This calendar has sounded the alarm inside and outside Brazil. In last-minute television commercials, Haddad tied his highly favored opponent to the dark history of abuse and torture suffered by the country's former military leaders. The Economist, a publication known for its center-right politics, has been so disturbed by the "real threat" that Bolsonaro is weighing on Brazilian democracy that she has endorsed a Latin American left.

But as experts and experts tackle a new blow to liberal democracy in the West, others see a greater risk behind Bolsonaro's program: the candidate's potential war against the environment.

In his speeches, Bolsonaro said that, like President Trump, he would withdraw his country from the Paris climate agreements. With the support of the powerful agribusiness lobby, Bolsonaro protested against the country's "excessive" control over its rural areas and forests. He raised the idea of ​​bringing together the country's agriculture and environment ministries, which critics say could weaken environmental protection.
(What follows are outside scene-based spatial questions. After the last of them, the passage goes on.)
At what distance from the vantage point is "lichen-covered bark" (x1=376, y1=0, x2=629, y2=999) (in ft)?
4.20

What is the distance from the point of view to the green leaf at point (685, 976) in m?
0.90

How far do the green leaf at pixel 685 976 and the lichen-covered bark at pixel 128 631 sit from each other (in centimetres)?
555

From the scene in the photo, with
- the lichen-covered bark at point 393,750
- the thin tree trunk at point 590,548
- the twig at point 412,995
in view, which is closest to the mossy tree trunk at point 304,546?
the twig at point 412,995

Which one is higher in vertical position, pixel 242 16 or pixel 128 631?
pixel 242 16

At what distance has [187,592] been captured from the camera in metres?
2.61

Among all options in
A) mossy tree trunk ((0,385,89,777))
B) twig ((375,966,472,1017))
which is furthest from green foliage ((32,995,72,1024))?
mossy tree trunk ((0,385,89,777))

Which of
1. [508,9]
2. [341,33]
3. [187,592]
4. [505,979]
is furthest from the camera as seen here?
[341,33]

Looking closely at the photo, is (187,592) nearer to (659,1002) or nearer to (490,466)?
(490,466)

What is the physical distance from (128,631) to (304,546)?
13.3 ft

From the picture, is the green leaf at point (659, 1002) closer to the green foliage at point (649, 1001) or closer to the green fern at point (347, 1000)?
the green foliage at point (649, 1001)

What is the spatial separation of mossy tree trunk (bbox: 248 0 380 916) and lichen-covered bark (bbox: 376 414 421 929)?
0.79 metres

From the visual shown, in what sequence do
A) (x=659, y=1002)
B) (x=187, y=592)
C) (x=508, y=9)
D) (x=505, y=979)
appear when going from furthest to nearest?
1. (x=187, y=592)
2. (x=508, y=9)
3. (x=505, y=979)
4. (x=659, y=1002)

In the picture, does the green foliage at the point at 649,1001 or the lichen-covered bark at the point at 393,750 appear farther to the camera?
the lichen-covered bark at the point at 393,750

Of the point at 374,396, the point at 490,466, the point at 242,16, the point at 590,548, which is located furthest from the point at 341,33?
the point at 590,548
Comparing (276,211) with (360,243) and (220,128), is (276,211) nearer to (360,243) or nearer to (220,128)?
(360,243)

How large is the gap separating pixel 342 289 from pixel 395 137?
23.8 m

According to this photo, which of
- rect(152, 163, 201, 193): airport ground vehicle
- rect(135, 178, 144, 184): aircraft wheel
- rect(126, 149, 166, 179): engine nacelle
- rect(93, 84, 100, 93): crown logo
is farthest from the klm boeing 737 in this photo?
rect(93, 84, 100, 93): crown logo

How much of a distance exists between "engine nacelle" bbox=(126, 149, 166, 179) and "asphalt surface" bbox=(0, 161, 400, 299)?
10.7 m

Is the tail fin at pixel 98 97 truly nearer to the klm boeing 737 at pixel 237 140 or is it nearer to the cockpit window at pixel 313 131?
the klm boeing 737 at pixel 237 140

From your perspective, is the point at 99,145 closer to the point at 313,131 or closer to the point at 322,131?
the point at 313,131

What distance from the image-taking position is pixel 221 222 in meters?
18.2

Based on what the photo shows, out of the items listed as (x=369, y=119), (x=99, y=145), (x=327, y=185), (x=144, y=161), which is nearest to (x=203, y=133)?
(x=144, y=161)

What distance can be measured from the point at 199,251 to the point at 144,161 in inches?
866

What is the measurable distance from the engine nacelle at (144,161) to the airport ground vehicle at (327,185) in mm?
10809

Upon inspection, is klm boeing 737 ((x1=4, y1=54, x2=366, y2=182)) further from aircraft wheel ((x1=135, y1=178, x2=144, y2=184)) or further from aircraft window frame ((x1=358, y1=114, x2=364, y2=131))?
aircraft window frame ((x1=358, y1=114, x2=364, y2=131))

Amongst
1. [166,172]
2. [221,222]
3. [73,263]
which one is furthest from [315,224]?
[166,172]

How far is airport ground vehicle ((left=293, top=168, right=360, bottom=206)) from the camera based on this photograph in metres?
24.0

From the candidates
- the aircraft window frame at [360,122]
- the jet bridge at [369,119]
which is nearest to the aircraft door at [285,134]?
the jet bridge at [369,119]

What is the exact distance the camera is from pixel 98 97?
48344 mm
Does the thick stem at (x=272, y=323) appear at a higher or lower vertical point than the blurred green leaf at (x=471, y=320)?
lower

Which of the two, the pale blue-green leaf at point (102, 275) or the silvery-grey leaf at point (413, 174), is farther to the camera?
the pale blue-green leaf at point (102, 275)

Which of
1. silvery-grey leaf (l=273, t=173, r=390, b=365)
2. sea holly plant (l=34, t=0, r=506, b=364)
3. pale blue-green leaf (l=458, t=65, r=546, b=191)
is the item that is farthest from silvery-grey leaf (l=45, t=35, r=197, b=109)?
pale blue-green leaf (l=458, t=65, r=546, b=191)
And it has long supported the opening of indigenous areas, currently protected by the government, to agricultural and commercial use.

Ecologists fear that a Bolsonaro presidency is announcing the closure of the Amazon season for illegal loggers, miners and rogue farmers in Brazil, home to 60% of the world's largest rainforest. " noted the Financial Times.

"I think we are heading towards a very dark period in the history of Brazil," said Paulo Artaxo, a researcher on climate change at the University of Sao Paulo, Science magazine. "There is no point in flirting with it. Bolsonaro is the worst thing that can happen for the environment. "

Until now, Brazil has been a leader in the fight against climate change. It hosted the pioneering Earth Summit in 1992, when world leaders gathered for the first time to sign a climate change convention sponsored by the United States. From the mid-2000s, his leftist government worked hard to stop deforestation in the Amazon Basin, the proverbial lung of the world. Brazil is committed to eliminating illegal deforestation by the end of the next decade and significantly reducing its carbon emissions. Its ratification of the Paris Agreement in September 2016 was considered at the time as a huge victory for international climate activists. And it is expected to host the next round of climate policy negotiations led by the United States in November 2019.

But the data shows that deforestation has resumed in recent years. Global demand for Brazilian beef and soybeans, two of the country's major export products, has led to a further expansion of agricultural land in forested areas. With Bolsonaro at the helm, it is assumed that the situation will only get worse.

"The increase in deforestation will be immediate," said Edson Duarte, the country's environment minister, in a recent interview with the Sao Paolo newspaper. "I'm afraid of a gold rush to see who arrives first. They will know that if they occupy illegally, the authorities will be complacent and will grant concordance. They will be sure that nobody will disturb them. "

Duarte underscored the hypocrisy of Bolsonaro, who made the fight against crime an essential part of his election campaign, promising to weaken the government's ability to protect Brazil's forests. "It's the same as saying he's going to pull the police off the street," Duarte said.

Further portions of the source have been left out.